* **Отрывок текста**:
──────────

Если поджимание легкого спасает так много тяжелых больных, буквально изрешетенных белой смертью, то зачем ждать, пока они придут к этому печальному состоянию? Каждый лишний день, что живет чахоточный с открытыми кавернами, — он сеет смерть вокруг себя. Так почему бы не закрывать каверны в первой стадии ТБ?
Эта философия стала чем-то вроде навязчивой идеи у детройтских борцов с белой смертью.
Интересно посмотреть работу этой когорты ненавистников смерти в темном конференц-зале больницы Германа Кифера. Здесь присутствуют видные люди — представитель туберкулезного контроля, специалист-рентгенолог, грудной хирург, оперировавший, вероятно, больше чахоточных, чем любой хирург в мире, — и рядом с ними, в сугубо демократическом сообществе с этими лидерами, можно рассмотреть в полумраке белые фигуры молодых детройтских врачей, хирургов и даже интернов, у которых не успели еще обсохнуть чернила на дипломах. Но что больше всего поражает в этой конференции, — это то, что нет здесь человека-вожака, нет генералиссимуса, командующего этим взводом противников ТБ, которые собрались в затемненной комнате на бой со смертью.
Здесь они намечают лечение, предсказывают печальную или счастливую судьбу своим пациентам, не видя перед собой ни одного больного. Они решают вопросы о жизни и смерти. Но нет среди них главного доктора, который дал бы свое заключительное — да или нет. Решающую роль в этом ученом совете играет парад рентгеновских снимков. Только игра света и тени на скелетных портретах грудных клеток чахоточных, только темные пятна и «глазки», перемешанные со светлыми участками на рентгеновских пленках, диктаторски предопределяют их большие и малые решения.
В этой затемненной комнате вы не услышите горячих споров. Здесь нет несносного, напыщенного, шмелиного жужжания, которое свойственно большинству медицинских совещаний, — конечно, доктор, все это так, но я, видите ли, придерживаюсь того мнения, что и т. д… Дьявольская работа ТБ-микроба сама собой очевидна, ее можно очень просто рассмотреть на фильмах, сделанных с помощью магического глаза икс-лучей. Только это, и никакие другие соображения, определяет их единогласные решения.
В это утро я сидел там, объятый ужасом. Но это не был страх перед странной когортой докторов, лишенных своего «я». Это был ужас перед могуществом науки. Это было нечто сверхчеловеческое. Где еще, при какой другой болезни, можно было наблюдать такое тончайшее знание, такой точный неоспоримый подсчет шансов больного на жизнь или смерть? Как будто эти доктора сидели в самих грудных клетках пациентов. Это было нечто беспрецедентное.
Вот в темноте поднимается молодой врач и, держа в руке освещенный листок бумаги, читает историю болезни женщины, рентгеновский портрет которой находится на экране.

──────────

* **Рабочее задание**:
Продолжите текст о детройтских врачах, борющихся с туберкулезом, начиная сразу после его последнего предложения.

──────────

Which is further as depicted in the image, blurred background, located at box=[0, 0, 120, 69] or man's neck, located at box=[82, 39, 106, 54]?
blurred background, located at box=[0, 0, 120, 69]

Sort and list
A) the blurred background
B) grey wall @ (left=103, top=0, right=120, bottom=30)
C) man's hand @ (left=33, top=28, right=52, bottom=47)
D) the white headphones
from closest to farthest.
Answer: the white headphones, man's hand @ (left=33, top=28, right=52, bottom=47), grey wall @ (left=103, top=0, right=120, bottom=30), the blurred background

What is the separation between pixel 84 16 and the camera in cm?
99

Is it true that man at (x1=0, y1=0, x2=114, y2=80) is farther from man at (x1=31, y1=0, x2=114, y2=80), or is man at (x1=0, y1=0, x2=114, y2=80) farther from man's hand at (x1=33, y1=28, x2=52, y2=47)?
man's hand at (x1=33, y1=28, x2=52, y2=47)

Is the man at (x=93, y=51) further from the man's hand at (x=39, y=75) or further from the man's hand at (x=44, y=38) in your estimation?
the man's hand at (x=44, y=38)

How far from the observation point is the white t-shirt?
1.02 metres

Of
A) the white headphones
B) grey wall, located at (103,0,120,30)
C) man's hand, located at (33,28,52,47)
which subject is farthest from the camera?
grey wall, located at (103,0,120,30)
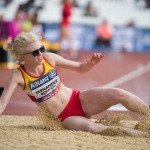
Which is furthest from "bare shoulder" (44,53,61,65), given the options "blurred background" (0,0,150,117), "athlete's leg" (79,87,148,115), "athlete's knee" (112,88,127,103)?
"blurred background" (0,0,150,117)

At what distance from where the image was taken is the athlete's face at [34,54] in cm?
679

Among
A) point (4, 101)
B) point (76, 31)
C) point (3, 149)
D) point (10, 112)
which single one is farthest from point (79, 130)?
point (76, 31)

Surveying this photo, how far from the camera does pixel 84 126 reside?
6.71m

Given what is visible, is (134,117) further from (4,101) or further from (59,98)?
(4,101)

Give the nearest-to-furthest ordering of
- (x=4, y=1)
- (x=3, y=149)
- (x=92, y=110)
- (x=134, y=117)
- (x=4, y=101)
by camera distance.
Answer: (x=3, y=149), (x=4, y=101), (x=92, y=110), (x=134, y=117), (x=4, y=1)

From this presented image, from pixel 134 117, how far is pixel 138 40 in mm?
17430

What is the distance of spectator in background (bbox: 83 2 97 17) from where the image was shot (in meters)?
25.1

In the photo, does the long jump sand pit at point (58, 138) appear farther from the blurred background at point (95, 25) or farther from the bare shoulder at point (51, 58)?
the blurred background at point (95, 25)

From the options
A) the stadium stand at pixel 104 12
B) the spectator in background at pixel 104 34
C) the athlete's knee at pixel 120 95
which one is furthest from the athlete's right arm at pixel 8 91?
the spectator in background at pixel 104 34

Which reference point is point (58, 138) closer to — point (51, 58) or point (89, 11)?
point (51, 58)

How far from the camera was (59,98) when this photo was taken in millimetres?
6969

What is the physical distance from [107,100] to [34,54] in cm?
111

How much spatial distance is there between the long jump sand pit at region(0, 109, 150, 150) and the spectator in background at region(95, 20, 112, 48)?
16.9 m

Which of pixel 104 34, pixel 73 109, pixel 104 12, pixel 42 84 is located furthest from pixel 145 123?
pixel 104 12
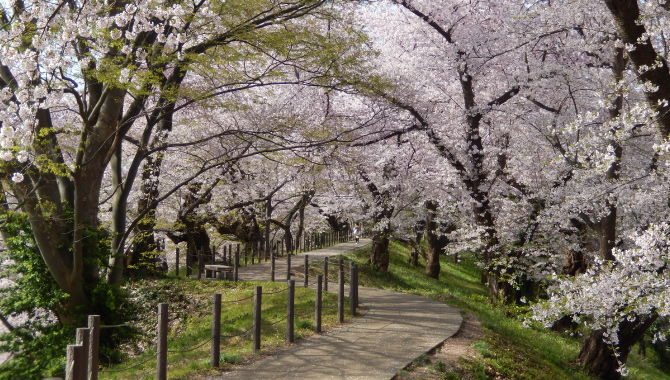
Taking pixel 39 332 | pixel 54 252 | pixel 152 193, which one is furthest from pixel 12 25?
pixel 152 193

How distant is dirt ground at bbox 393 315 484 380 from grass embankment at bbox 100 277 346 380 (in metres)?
2.26

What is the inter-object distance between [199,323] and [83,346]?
772cm

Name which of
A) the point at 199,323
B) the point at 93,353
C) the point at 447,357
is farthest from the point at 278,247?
the point at 93,353

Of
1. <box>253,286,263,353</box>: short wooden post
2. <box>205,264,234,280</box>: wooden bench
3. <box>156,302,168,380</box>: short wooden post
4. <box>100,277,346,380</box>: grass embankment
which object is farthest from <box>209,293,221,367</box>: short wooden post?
<box>205,264,234,280</box>: wooden bench

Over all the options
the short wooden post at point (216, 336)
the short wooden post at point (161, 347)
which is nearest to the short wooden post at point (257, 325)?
the short wooden post at point (216, 336)

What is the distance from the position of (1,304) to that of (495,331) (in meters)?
9.31

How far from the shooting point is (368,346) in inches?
338

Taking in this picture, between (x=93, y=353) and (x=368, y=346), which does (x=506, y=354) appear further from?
(x=93, y=353)

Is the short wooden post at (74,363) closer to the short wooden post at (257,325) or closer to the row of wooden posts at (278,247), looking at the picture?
the short wooden post at (257,325)

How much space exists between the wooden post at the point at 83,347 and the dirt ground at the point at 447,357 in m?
3.74

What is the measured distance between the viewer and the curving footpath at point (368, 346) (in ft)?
23.4

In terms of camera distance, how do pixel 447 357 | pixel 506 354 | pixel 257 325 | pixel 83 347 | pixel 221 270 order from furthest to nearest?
pixel 221 270 → pixel 506 354 → pixel 257 325 → pixel 447 357 → pixel 83 347

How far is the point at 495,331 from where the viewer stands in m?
11.0

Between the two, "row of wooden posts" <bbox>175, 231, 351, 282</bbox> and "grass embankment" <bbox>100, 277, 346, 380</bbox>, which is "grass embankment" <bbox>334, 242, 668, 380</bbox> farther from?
"row of wooden posts" <bbox>175, 231, 351, 282</bbox>
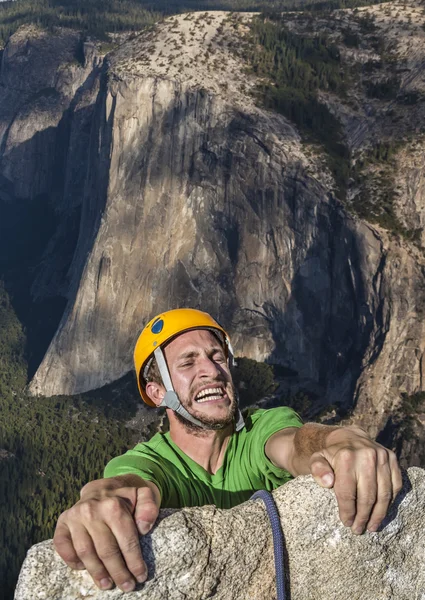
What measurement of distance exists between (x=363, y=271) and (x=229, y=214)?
1137 inches

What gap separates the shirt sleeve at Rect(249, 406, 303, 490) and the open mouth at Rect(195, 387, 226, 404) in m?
0.59

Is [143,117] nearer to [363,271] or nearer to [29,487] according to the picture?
[363,271]

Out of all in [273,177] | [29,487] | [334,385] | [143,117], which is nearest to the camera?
[29,487]

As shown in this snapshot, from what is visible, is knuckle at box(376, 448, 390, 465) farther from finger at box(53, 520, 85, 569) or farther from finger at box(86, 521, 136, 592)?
finger at box(53, 520, 85, 569)

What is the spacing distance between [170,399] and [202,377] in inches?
15.2

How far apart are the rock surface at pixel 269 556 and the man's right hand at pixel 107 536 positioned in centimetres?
12

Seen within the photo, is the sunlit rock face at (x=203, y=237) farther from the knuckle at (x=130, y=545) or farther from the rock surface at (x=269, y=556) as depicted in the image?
the knuckle at (x=130, y=545)

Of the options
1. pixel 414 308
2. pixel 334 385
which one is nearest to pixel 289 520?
pixel 414 308

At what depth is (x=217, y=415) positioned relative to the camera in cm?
762

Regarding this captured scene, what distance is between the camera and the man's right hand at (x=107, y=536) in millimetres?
5309

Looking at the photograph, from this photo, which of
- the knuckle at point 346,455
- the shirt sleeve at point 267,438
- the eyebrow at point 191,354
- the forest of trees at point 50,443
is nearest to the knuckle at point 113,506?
the knuckle at point 346,455

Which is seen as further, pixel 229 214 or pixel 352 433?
pixel 229 214

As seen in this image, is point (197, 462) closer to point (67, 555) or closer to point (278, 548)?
point (278, 548)

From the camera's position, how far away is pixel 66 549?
5.34 metres
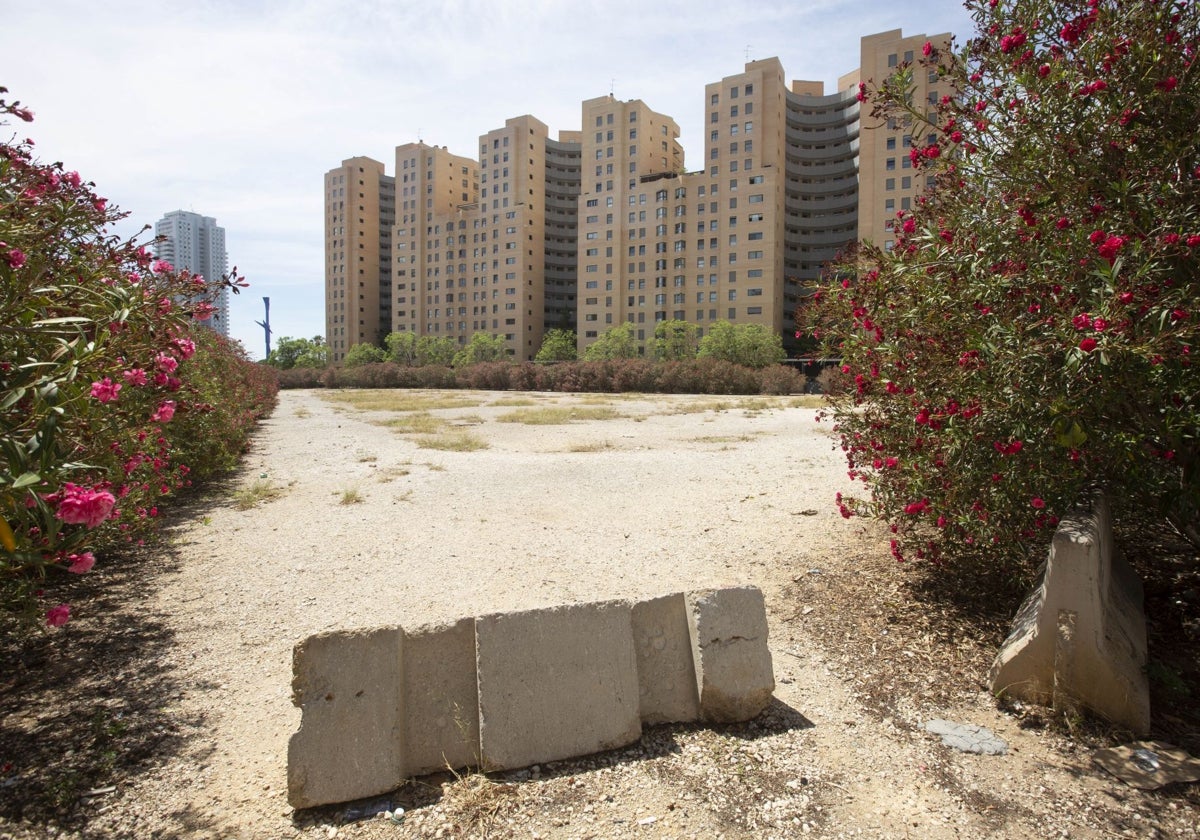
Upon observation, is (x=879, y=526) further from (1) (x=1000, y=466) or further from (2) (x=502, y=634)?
(2) (x=502, y=634)

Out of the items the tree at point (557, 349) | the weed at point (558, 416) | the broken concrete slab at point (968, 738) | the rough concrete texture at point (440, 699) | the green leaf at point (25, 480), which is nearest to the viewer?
the green leaf at point (25, 480)

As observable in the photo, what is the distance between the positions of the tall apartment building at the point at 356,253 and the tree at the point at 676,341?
203 ft

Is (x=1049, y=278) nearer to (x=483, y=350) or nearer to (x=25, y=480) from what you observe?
(x=25, y=480)

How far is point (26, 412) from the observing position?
2.55 metres

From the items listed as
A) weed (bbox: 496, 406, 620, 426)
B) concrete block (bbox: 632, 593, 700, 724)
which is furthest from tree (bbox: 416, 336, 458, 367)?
concrete block (bbox: 632, 593, 700, 724)

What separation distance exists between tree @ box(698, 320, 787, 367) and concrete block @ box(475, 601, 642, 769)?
59.6 meters

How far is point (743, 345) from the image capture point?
216 feet

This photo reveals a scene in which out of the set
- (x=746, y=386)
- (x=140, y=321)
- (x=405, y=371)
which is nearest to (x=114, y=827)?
(x=140, y=321)

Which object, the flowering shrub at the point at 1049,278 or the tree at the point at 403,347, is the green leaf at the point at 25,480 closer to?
the flowering shrub at the point at 1049,278

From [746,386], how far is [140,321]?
1743 inches

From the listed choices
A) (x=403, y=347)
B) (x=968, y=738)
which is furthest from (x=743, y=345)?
(x=968, y=738)

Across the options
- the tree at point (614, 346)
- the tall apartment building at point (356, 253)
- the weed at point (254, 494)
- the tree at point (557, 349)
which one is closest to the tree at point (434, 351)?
the tree at point (557, 349)

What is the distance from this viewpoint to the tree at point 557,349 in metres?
88.8

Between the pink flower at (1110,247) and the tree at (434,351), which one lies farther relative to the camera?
the tree at (434,351)
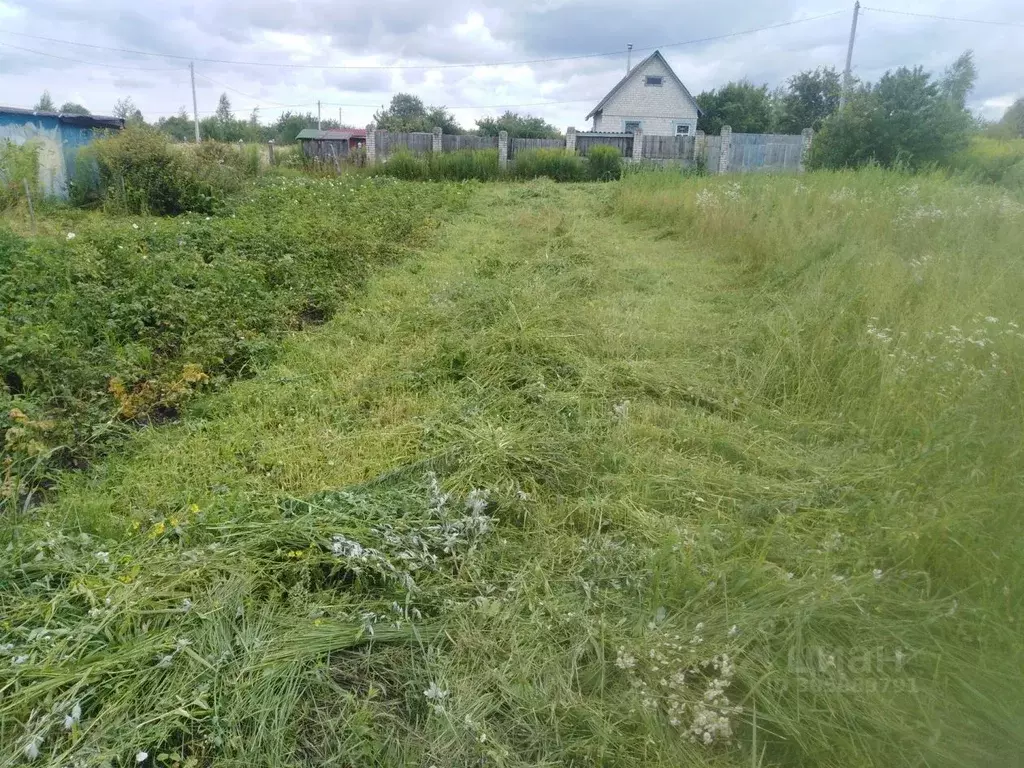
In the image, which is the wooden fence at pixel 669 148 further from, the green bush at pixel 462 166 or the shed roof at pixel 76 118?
the shed roof at pixel 76 118

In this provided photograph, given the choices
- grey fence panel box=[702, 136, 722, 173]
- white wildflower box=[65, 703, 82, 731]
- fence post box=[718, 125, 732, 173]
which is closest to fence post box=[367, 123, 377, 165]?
grey fence panel box=[702, 136, 722, 173]

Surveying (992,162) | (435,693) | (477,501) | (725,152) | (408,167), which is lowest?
(435,693)

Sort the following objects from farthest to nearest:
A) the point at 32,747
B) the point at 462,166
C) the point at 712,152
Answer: the point at 712,152
the point at 462,166
the point at 32,747

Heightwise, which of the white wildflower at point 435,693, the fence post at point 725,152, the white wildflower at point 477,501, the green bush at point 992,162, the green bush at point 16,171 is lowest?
the white wildflower at point 435,693

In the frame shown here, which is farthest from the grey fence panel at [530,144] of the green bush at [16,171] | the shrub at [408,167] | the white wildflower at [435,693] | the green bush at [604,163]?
the white wildflower at [435,693]

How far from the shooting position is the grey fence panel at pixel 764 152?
62.0ft

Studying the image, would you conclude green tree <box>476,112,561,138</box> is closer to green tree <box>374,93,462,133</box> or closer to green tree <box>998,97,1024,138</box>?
green tree <box>374,93,462,133</box>

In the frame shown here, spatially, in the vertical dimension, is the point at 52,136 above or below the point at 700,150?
below

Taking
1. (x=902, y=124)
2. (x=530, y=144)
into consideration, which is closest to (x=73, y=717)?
(x=902, y=124)

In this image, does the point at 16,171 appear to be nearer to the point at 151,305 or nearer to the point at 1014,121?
the point at 151,305

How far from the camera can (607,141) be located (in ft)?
67.7

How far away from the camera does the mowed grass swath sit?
1.77 meters

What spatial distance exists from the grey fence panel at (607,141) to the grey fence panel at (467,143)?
284cm

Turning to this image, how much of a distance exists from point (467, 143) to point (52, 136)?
451 inches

──────────

* **Ответ к задаче**:
У нее нет никаких внешних симптомов туберкулеза. Но вот это темное пятнышко бесспорно говорит о начинающемся процессе в легком. Стадия —
Молодой доктор указывает это место на снимке. Он рекомендует немедленную операцию на диафрагмальном нерве, чтобы парализовать диафрагму и поджать заболевшее легкое.
Голосование. Окэй. Принято.
Вот рентгеновская картина болезни человека, у которого каверны не закрылись от простой операции перерезки диафрагмального нерва. Взгляните на этот снимок. Здесь все понятно. Он ни о чем другом не говорит. Искусственный пневмоторакс — воздушная подушка между легкими и грудной стенкой — вот что в данном случае рекомендуется.
Голосование. Окэй. Следующий.
Это — портрет человека, который был приговорен к смерти. У него — галопирующая форма чахотки. Перерезка нерва ничего не дала. Вдувания помогли, но мало. Однако, по рассказу хирурга, его состояние настолько улучшилось, что он мог уже перенести торакопластику — отчаянную операцию удаления ребер на одной стороне…
Сегодня день торжества. Все друг друга поздравляют. Взгляните на сегодняшний снимок: каверны совершенно закрылись. Туберкулез взят под арест. Рекомендуется: выписка с последующим пребыванием в постели. Голосование.
Все это было настолько красиво и точно, что казалось почти бесчеловечным. От их работы веяло такой холодностью, какую я, в своем невежестве, не считал даже возможной в деле борьбы со смертью. Я испытывал какое-то дикое чувство. Как будто все это происходило не сегодня, а через пятьсот лет.
Они проходили страшную школу дисциплины, все эти люди.
Среди рентгеновских отчетов о победах над верной смертью проскальзывали иногда свидетельства о неудачах. Они являлись обвинением против всей когорты борцов со смертью за их глупый оптимизм, за невежество, за легкость суждений, они показывали, как намеченное ими мероприятие или легкомысленный отказ от другого мероприятия означали смерть для больного.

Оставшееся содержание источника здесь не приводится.